Alchip Technologies today revealed the trials, tribulation and victories inherent in the production of huge reticle-size processors that power today’s most advanced supercomputers.
In a technical paper delivered at TSMC’s virtual OIP Ecosystem Forum entitled Reticle Size Design and Chiplet Capabilities, James Huang Alchip’s Vice President of R&D, discusses designing an 85x85mm machine learning processor that registered a world-record 21.11 GFLOPS/Watt power efficiency.
The record-setting device consisted of four identical 1.6B gate die manufactured on TSMC’s 12nm process technology, each supporting 180MB of SRAM and 204 GBs of memory bandwidth. The dice are connected by die-to-die APLink 1.0 PHY IP.
“Machine learning chips tend to have distributed memories and each machine learning core has its localized memories and MAC with input data streamed into each core through an NoC. Machine learning chip performance is highly dependent on each core’s speed and power efficiency,” Mr. Huang explained.

▶ _Data for review_:
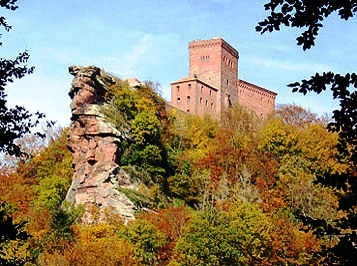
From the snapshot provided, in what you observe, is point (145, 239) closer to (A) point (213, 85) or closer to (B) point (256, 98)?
(A) point (213, 85)

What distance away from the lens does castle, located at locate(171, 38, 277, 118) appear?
213 feet

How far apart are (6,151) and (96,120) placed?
3149 centimetres

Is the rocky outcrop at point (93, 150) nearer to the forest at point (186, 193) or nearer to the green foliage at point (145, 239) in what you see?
the forest at point (186, 193)

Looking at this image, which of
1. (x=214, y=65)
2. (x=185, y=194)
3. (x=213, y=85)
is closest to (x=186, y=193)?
(x=185, y=194)

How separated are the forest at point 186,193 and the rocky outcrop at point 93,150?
2.29 ft

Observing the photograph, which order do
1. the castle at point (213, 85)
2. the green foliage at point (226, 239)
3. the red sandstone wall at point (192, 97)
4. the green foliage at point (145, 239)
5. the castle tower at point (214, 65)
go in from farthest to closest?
1. the castle tower at point (214, 65)
2. the castle at point (213, 85)
3. the red sandstone wall at point (192, 97)
4. the green foliage at point (145, 239)
5. the green foliage at point (226, 239)

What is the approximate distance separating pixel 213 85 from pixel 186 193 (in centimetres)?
2756

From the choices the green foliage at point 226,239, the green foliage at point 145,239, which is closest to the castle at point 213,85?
the green foliage at point 226,239

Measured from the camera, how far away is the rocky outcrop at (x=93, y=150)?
38250 mm

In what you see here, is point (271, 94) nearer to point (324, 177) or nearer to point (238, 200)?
point (238, 200)

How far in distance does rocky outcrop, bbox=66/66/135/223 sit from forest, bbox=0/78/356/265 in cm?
70

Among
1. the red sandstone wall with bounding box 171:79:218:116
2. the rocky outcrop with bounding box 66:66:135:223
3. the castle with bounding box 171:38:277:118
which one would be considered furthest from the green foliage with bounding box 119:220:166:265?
the red sandstone wall with bounding box 171:79:218:116

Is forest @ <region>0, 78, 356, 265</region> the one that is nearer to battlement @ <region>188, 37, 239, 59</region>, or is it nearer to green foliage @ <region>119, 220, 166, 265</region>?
green foliage @ <region>119, 220, 166, 265</region>

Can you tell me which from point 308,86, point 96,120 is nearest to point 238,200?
point 96,120
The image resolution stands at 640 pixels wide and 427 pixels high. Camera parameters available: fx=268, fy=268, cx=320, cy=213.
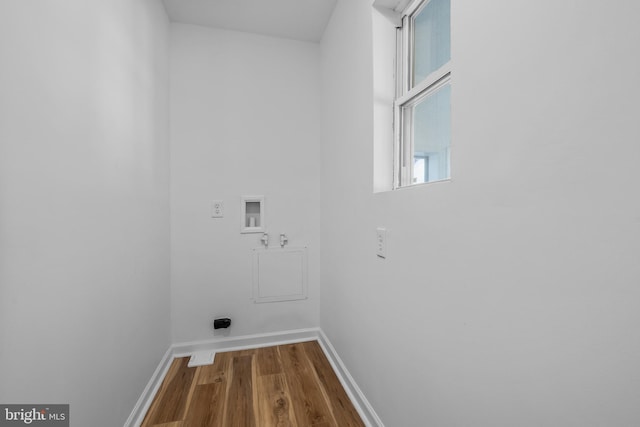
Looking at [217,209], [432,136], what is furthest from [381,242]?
[217,209]

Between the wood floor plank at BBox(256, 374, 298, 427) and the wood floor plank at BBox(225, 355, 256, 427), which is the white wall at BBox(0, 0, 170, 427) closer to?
the wood floor plank at BBox(225, 355, 256, 427)

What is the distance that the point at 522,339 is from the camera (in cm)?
64

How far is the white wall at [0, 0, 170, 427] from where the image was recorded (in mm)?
720

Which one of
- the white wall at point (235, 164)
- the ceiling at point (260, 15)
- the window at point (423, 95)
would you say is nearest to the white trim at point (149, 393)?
the white wall at point (235, 164)

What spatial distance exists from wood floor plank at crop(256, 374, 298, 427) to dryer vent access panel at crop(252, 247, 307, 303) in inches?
24.7

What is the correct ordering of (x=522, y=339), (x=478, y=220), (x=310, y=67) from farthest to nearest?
(x=310, y=67), (x=478, y=220), (x=522, y=339)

▶ _Work required_:
Please reproduce the passage on Alchip's reticle-size processors word for word, between "The record-setting device" and "Mr. Huang explained.", inclusive.

▶ _Solution to this exercise_:
The record-setting device consisted of four identical 1.6B gate die manufactured on TSMC’s 12nm process technology, each supporting 180MB of SRAM and 204 GBs of memory bandwidth. The dice are connected by die-to-die APLink 1.0 PHY IP.
“Machine learning chips tend to have distributed memories and each machine learning core has its localized memories and MAC with input data streamed into each core through an NoC. Machine learning chip performance is highly dependent on each core’s speed and power efficiency,” Mr. Huang explained.